# [EXTRACT]
[Start of Attachment]
Stephen Rothman is an Emeritus Professor of Physiology at the University of California, San Francisco. He has written three books devoted to the topic of limitations of the reductionist scientific enterprise in biology. Lessons from the Living Cell: The Limits of Reductionism (2002), was an evaluation of reductionism as a research strategy. Life Beyond Molecules and Genes: How our Adaptations Make us Alive (2009), was about reductionism as a means of explaining life, of determining whether something is living. And, The Paradox of Evolution: The Strange Relationship between Natural Selection and Reproduction (2015), discusses the adequacy of reductionism as an instrument of description for evolution. All three are unusual in that they concern points of view that many think are well settled. This new book deals with the vesicle theory, which explains the basic structure and function of cells, but about which there remain reasons to doubt. Rothman studied at the University of Pennsylvania in the 1950s and subsequently taught and carried out research as a professor at Harvard Medical School. From the early 1970's until his retirement he was a professor at the University of California, San Francisco.
[End of Attachment]
# [TASK PROMPT]
Can you continue the biographical note on Stephen Rothman, picking up after its final sentence?

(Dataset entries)
[Start of Attachment]
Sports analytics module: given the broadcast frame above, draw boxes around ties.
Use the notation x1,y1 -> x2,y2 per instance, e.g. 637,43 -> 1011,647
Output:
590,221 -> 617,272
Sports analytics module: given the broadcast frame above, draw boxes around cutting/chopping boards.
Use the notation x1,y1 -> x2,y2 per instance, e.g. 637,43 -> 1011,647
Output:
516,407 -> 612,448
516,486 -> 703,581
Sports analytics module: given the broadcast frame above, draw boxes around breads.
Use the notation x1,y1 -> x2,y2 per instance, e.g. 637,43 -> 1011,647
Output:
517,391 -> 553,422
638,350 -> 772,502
[End of Attachment]
[Start of Attachment]
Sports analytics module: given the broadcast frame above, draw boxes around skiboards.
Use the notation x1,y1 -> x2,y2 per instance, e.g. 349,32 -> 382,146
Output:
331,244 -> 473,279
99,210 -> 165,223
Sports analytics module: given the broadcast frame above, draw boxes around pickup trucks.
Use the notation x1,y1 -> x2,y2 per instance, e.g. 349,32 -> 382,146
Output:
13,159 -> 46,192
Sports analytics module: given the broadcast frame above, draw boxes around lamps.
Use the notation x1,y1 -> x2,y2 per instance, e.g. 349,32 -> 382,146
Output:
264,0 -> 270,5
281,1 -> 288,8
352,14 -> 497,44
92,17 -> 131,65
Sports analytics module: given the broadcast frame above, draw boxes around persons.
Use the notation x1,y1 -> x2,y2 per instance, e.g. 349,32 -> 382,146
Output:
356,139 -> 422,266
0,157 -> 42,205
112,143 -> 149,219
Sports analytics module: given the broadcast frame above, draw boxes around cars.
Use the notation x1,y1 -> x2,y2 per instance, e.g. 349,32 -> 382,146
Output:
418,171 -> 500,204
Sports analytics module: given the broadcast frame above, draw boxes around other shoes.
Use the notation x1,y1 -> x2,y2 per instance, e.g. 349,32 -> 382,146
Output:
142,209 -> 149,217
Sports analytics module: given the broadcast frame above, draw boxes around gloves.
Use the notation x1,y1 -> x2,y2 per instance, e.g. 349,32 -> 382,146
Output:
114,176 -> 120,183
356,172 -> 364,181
[End of Attachment]
[Start of Attachment]
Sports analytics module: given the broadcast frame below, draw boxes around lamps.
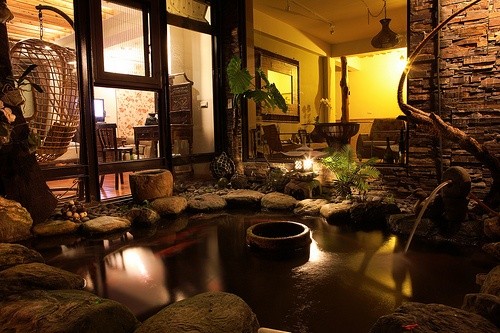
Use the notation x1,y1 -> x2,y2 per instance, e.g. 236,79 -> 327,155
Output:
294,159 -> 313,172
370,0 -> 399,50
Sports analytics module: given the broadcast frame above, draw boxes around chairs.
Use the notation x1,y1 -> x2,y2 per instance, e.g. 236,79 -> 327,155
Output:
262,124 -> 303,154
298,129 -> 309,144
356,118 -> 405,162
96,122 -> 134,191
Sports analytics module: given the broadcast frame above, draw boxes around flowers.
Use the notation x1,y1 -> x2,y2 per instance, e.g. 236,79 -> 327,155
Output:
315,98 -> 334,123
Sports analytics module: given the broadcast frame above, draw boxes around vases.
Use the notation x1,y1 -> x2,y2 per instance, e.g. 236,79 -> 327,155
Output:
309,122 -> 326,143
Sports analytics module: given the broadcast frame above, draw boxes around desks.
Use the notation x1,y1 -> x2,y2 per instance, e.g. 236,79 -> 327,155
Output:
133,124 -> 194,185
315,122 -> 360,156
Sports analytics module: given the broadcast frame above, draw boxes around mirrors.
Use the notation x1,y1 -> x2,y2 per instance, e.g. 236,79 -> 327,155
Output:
[End of Attachment]
# [OUTPUT OF THE EXERCISE]
Areas of Research / Professional Expertise
His research covered a wide range of topics from molecular to whole-animal biology. He and his colleagues published some 200 articles in scientific journals including Nature and Science. As a senior member of the faculty at two of the most prominent medical schools in the world, he was most well known for his pioneering studies on the transport of protein molecules across biological membranes. During the 1980s, he was responsible for developing life-science activities for a synchrotron at Lawrence Berkeley Laboratory. He founded and served as CEO, CSO and Chairman of the Board of Genteric Corporation, a small biotechnology company in the Bay Area that pursued innovative methods of gene therapy.
Oil painting, especially portraits, and classical piano. I should add I enjoy good food, movies, ballet, symphony, theater and all kinds of music from Bach to Bluegrass.